PROBLEM STATEMENT => Please update the listing by replacing every instance of "narrow green leaf" with "slender green leaf", leaving everything else unchanged.

Collected data entries
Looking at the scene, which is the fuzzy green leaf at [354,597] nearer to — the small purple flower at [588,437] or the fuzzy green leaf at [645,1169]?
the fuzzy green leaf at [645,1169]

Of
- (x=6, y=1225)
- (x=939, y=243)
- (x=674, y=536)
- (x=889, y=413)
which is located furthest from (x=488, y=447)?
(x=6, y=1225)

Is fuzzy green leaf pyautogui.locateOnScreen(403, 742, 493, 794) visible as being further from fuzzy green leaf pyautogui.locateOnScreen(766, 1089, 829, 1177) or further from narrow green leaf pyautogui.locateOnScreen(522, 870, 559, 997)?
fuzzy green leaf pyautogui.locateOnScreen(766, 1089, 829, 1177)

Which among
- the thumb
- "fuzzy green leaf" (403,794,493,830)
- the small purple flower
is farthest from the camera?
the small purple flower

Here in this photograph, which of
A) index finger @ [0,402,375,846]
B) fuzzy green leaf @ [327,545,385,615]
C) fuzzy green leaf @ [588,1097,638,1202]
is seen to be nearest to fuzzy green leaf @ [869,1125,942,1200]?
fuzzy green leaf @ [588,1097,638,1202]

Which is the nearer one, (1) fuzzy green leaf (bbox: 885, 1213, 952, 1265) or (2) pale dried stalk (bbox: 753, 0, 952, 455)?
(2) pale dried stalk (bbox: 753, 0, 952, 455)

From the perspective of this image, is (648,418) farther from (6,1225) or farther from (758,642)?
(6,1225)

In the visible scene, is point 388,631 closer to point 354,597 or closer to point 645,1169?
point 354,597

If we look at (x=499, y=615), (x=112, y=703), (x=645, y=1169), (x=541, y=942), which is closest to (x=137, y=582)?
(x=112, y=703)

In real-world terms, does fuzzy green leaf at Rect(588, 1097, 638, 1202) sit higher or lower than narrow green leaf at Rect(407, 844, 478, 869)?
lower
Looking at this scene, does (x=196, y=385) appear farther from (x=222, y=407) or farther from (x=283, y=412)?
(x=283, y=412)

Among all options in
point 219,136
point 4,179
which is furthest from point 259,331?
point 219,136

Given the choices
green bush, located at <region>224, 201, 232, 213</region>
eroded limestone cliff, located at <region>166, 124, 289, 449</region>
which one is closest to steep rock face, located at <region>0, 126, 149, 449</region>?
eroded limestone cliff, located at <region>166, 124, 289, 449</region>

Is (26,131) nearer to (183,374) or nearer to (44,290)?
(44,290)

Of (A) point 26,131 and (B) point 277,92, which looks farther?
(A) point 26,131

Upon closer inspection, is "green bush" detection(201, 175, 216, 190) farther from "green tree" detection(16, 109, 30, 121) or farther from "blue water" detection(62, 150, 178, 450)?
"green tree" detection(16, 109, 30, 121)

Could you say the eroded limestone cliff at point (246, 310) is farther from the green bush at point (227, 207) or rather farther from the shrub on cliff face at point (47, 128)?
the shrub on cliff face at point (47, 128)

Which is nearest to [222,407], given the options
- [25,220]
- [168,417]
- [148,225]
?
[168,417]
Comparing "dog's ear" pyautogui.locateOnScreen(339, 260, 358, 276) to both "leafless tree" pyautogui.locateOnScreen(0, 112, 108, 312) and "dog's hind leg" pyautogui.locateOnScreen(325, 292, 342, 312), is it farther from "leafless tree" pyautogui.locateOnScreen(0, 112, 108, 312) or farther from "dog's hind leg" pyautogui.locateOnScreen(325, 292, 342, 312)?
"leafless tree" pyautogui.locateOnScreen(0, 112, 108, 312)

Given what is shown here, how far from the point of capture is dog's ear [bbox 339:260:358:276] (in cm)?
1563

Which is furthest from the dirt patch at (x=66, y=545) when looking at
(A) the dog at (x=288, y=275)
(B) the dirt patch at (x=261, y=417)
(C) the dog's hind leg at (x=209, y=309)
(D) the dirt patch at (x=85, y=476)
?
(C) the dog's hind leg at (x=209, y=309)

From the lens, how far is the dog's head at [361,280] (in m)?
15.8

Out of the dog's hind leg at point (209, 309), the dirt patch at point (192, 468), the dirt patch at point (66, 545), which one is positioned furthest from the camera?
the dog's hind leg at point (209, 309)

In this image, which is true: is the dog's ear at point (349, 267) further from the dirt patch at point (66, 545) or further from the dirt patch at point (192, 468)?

THE ANSWER =>
Looking at the scene, which is the fuzzy green leaf at [354,597] nearer to — the small purple flower at [588,437] or the fuzzy green leaf at [645,1169]?
the fuzzy green leaf at [645,1169]

Of
- (x=6, y=1225)
- (x=939, y=243)
- (x=674, y=536)
- (x=889, y=413)
which is located furthest from (x=488, y=447)?
(x=6, y=1225)

Is fuzzy green leaf pyautogui.locateOnScreen(403, 742, 493, 794) visible as being further from fuzzy green leaf pyautogui.locateOnScreen(766, 1089, 829, 1177) or further from slender green leaf pyautogui.locateOnScreen(522, 870, 559, 997)?
fuzzy green leaf pyautogui.locateOnScreen(766, 1089, 829, 1177)

Which among
- the thumb
- "fuzzy green leaf" (403,794,493,830)
- the small purple flower
is farthest from the camera?
the small purple flower

Here in this photograph, which of
A) index finger @ [0,402,375,846]
B) fuzzy green leaf @ [327,545,385,615]
C) fuzzy green leaf @ [588,1097,638,1202]
is seen to be nearest to fuzzy green leaf @ [869,1125,942,1200]?
fuzzy green leaf @ [588,1097,638,1202]

Which is the nearer one, (1) fuzzy green leaf (bbox: 885, 1213, 952, 1265) or (2) pale dried stalk (bbox: 753, 0, 952, 455)?
(2) pale dried stalk (bbox: 753, 0, 952, 455)

From the perspective of this image, is (648,418) farther from (6,1225) or farther from (758,642)?
(6,1225)

In the visible scene, is point 388,631 closer to point 354,597 or closer to point 645,1169?
point 354,597

If we look at (x=499, y=615), (x=112, y=703), (x=645, y=1169), (x=541, y=942), which is closest to (x=137, y=582)?
(x=112, y=703)

In real-world terms, does fuzzy green leaf at Rect(588, 1097, 638, 1202) sit higher or lower than slender green leaf at Rect(407, 844, 478, 869)?
lower
Looking at this scene, does (x=196, y=385) appear farther from (x=222, y=407) or farther from (x=283, y=412)?
(x=283, y=412)

Among all options in
point 219,136
point 4,179
which is furthest from point 259,331?
point 219,136

Given the choices
green bush, located at <region>224, 201, 232, 213</region>
eroded limestone cliff, located at <region>166, 124, 289, 449</region>
which one is closest to steep rock face, located at <region>0, 126, 149, 449</region>?
eroded limestone cliff, located at <region>166, 124, 289, 449</region>

Is (26,131) nearer to (183,374) or nearer to (44,290)?
(44,290)

Of (A) point 26,131 and (B) point 277,92, which looks farther?
(A) point 26,131

Upon closer inspection, is "green bush" detection(201, 175, 216, 190) farther from "green tree" detection(16, 109, 30, 121) or farther from "blue water" detection(62, 150, 178, 450)?
"green tree" detection(16, 109, 30, 121)

Could you say the eroded limestone cliff at point (246, 310) is farther from the green bush at point (227, 207) or rather farther from the shrub on cliff face at point (47, 128)?
the shrub on cliff face at point (47, 128)

Which is nearest to [222,407], given the options
- [25,220]
- [168,417]
- [148,225]
?
[168,417]
Comparing "dog's ear" pyautogui.locateOnScreen(339, 260, 358, 276) to both "leafless tree" pyautogui.locateOnScreen(0, 112, 108, 312) and "dog's hind leg" pyautogui.locateOnScreen(325, 292, 342, 312), is it farther from "leafless tree" pyautogui.locateOnScreen(0, 112, 108, 312) or farther from "dog's hind leg" pyautogui.locateOnScreen(325, 292, 342, 312)?
"leafless tree" pyautogui.locateOnScreen(0, 112, 108, 312)

Given what is shown here, how far from the point of capture is dog's ear [bbox 339:260:358:276] (in cm)?
1563

Which is furthest from the dirt patch at (x=66, y=545) when looking at
(A) the dog at (x=288, y=275)
(B) the dirt patch at (x=261, y=417)
(C) the dog's hind leg at (x=209, y=309)
(D) the dirt patch at (x=85, y=476)
?
(C) the dog's hind leg at (x=209, y=309)

From the lens, how far is the dog's head at [361,280] (in m)?
15.8

Out of the dog's hind leg at point (209, 309), the dirt patch at point (192, 468), the dirt patch at point (66, 545), which one is positioned furthest from the camera?
the dog's hind leg at point (209, 309)

In this image, which is true: is the dog's ear at point (349, 267) further from the dirt patch at point (66, 545) or further from the dirt patch at point (192, 468)?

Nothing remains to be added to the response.